Un aperçu des grands développements en Europe aujourd’hui.

Les nervosités budgétaires freinent la croissance du Royaume-Uni

La croissance des entreprises britanniques a essentiellement freiné en novembre, de nombreuses entreprises mettant leurs plans en pause en attendant le prochain budget de la ministre des Finances, Rachel Reeves.

Le PMI mondial SandP est tombé à 50,5, à peine au-dessus de la ligne de 50 qui sépare la croissance de la contraction, donc la situation reste globalement stable.

Une grande raison à cette pause ? On craint que Reeves n’augmente à nouveau les impôts cette année.

Elle chercherait apparemment à obtenir entre 20 et 30 milliards de livres sterling supplémentaires de revenus, principalement parce que l’économie croît plus lentement que prévu, que les coûts d’emprunt augmentent et que les précédentes coupes dans l’aide sociale n’ont pas permis d’obtenir les économies espérées.

Par ailleurs, le recrutement dans le secteur privé a subi un coup notable, diminuant au rythme le plus rapide depuis quatre mois.

Le seul point positif : les pressions sur les prix se sont atténuées, ce qui pourrait donner à la Banque d’Angleterre suffisamment de marge pour envisager de baisser les taux d’intérêt dès le mois prochain.

Le saut de l’IA de 4 milliards de dollars de Nokia

Nokia fait un grand pas aux États-Unis.
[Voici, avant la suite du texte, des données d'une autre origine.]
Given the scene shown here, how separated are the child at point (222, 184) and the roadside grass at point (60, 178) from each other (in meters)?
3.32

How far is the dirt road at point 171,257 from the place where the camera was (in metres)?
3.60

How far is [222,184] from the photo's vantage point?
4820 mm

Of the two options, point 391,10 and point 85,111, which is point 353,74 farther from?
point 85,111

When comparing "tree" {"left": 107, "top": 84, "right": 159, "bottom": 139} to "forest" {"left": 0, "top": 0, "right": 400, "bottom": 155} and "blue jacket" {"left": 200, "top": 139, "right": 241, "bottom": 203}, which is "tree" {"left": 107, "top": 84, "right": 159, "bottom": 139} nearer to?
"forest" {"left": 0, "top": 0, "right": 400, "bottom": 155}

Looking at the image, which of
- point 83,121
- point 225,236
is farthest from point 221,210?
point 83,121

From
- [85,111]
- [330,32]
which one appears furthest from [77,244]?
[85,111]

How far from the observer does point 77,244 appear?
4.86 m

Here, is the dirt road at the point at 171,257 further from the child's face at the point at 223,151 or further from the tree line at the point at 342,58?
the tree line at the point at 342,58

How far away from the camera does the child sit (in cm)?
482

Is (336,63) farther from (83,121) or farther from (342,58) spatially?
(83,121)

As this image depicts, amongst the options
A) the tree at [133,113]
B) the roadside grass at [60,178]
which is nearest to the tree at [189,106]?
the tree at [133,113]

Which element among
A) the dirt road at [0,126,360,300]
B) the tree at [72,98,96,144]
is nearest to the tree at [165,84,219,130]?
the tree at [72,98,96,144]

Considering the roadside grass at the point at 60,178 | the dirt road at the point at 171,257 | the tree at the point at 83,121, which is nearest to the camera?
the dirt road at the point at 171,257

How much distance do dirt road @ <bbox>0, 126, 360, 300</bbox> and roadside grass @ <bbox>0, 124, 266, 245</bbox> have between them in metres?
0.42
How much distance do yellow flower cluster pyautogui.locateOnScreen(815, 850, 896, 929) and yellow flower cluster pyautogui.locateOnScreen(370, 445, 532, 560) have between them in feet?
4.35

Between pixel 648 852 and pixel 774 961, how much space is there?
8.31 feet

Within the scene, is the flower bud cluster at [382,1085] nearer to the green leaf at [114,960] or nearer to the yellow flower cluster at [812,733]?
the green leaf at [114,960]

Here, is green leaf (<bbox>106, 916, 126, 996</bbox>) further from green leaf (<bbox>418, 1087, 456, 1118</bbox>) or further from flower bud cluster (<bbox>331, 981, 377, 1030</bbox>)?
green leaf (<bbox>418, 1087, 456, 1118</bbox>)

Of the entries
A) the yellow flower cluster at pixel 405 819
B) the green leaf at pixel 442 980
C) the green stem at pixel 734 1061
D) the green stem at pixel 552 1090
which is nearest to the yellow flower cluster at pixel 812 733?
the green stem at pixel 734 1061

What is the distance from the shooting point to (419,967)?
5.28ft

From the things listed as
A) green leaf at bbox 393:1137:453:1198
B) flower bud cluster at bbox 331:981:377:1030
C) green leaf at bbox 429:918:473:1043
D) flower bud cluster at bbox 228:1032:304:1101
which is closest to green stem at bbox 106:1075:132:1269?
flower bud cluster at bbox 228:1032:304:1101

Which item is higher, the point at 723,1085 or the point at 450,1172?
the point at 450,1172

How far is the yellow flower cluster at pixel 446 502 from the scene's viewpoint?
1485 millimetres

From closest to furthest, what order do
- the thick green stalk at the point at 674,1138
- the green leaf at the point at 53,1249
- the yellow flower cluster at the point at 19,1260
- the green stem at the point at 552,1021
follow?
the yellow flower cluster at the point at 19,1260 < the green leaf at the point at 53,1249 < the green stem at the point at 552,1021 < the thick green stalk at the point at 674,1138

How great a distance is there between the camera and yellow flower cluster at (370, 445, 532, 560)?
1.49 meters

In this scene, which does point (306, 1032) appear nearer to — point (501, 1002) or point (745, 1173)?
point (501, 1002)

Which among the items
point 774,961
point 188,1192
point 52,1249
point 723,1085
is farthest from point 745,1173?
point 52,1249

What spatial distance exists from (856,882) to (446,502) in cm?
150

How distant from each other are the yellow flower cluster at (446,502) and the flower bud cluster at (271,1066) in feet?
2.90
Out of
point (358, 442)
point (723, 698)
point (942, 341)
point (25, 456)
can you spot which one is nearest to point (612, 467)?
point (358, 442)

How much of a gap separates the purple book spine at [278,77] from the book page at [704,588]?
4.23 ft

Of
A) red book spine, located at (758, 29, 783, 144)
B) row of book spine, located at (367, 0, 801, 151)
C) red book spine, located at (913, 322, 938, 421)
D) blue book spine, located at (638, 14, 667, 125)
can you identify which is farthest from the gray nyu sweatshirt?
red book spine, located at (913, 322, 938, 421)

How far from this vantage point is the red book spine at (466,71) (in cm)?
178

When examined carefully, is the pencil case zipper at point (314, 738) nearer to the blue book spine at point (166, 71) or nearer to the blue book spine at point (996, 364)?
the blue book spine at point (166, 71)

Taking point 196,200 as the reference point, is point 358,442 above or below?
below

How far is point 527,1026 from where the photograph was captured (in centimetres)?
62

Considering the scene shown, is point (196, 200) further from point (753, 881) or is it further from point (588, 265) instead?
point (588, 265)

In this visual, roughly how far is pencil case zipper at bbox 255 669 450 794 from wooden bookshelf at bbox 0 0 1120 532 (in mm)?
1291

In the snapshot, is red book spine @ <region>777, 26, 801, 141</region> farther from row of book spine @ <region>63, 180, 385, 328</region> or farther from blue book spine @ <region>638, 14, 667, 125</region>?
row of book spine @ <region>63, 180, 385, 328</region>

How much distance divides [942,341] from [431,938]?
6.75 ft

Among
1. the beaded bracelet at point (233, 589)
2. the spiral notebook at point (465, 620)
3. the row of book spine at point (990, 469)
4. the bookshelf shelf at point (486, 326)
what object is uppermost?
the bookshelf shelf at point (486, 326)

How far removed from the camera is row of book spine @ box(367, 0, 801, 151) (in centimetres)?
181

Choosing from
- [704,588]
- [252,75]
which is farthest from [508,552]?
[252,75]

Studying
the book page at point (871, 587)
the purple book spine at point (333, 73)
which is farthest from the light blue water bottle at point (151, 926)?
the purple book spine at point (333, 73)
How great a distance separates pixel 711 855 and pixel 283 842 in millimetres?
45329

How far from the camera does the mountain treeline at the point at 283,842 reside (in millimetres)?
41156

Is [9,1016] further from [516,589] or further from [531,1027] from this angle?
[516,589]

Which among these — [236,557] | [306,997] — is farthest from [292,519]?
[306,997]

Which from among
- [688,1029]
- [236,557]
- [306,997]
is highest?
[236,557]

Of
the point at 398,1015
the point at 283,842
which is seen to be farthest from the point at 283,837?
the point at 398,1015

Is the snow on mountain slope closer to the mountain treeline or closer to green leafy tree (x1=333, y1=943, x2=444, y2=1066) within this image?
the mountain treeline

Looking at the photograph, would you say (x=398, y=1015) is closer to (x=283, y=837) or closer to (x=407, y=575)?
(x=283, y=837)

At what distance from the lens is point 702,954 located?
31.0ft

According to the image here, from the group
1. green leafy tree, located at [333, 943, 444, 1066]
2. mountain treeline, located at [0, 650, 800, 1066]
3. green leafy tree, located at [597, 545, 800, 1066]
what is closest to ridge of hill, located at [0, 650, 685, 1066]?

Le géant finlandais des télécommunications vient d’annoncer un investissement de 4 milliards de dollars pour faire avancer la technologie réseau alimentée par l’IA.

La majeure partie de ce total, environ 3,5 milliards de dollars, est directement investie dans RandD pour construire des réseaux plus intelligents et optimisés pour l’IA. Les 500 millions de dollars restants seront consacrés à l’expansion de la production manufacturière au Texas, dans le New Jersey et en Pennsylvanie.

L’idée principale est de renforcer la capacité des États-Unis à construire des infrastructures réseau sécurisées et économes en énergie, capables de gérer la prochaine vague d’applications d’IA.

Le plan de Nokia s’inscrit également dans une collaboration plus large avec l’administration Trump, visant à renforcer le leadership technologique américain et l’économie en modernisant les télécommunications avec l’IA au cœur de la ville.

Les Alliés se rallient pour l’Ukraine

Les dirigeants de l’Allemagne, de la France et du Royaume-Uni ont échangé un appel avec le président ukrainien Volodymyr Zelenskyy pour examiner une nouvelle proposition de paix soutenue par les États-Unis, un plan en 28 points visant à mettre fin à la guerre.

Au cours de la discussion, ils ont tous réitéré leur soutien total à la souveraineté et à la sécurité à long terme de l’Ukraine.

Ils ont accueilli le cadre américain comme une étape solide vers la protection de l’avenir de l’Ukraine, mais ont clairement indiqué que tout accord de paix doit réellement refléter les intérêts de l’Ukraine et préserver sa capacité à se défendre.

Le groupe a également souligné l’importance de rester alignés à travers l’Europe et l’OTAN avant d’avancer avec une résolution.

Pour l’instant, ils continueront à coordonner étroitement pour s’assurer que tout le monde reste sur la même longueur d’onde au fur et à mesure que les pourparlers de paix se développent.

Chute des actions européennes de la défense

Les actions européennes de la défense ont souffert après que le président ukrainien Zelensky a laissé entendre qu’il pourrait être ouvert à discuter d’un plan de paix soutenu par les États-Unis pour mettre fin à la guerre avec la Russie.

L’indice STOXX Aerospace and Defence a chuté à son plus bas niveau depuis septembre, et plusieurs grands noms ont fortement chuté. Les allemands Hensoldt, Renk et Rheinmetall ont reculé entre 5 % et 8 %, tandis que Leonardo en Italie et Saab en Suède ont reculé de 3 % à 4 %.

Les analystes affirment que le plan proposé inclut des termes controversés comme la cession de la région du Donbass par l’Ukraine et la réduction de la taille de son armée, des conditions auxquelles l’Ukraine et ses alliés ne sont pas tout à fait d’accord.

Pourtant, le marché a réagi rapidement, vendant des actions de défense à la possibilité d’une désescalade.

Certains analystes ont également noté que, bien que la baisse reflète la nervosité des investisseurs, elle pourrait s’avérer être une opportunité pour ceux qui souhaitent entrer dans le secteur, étant donné que les tensions géopolitiques ne vont pas disparaître de sitôt.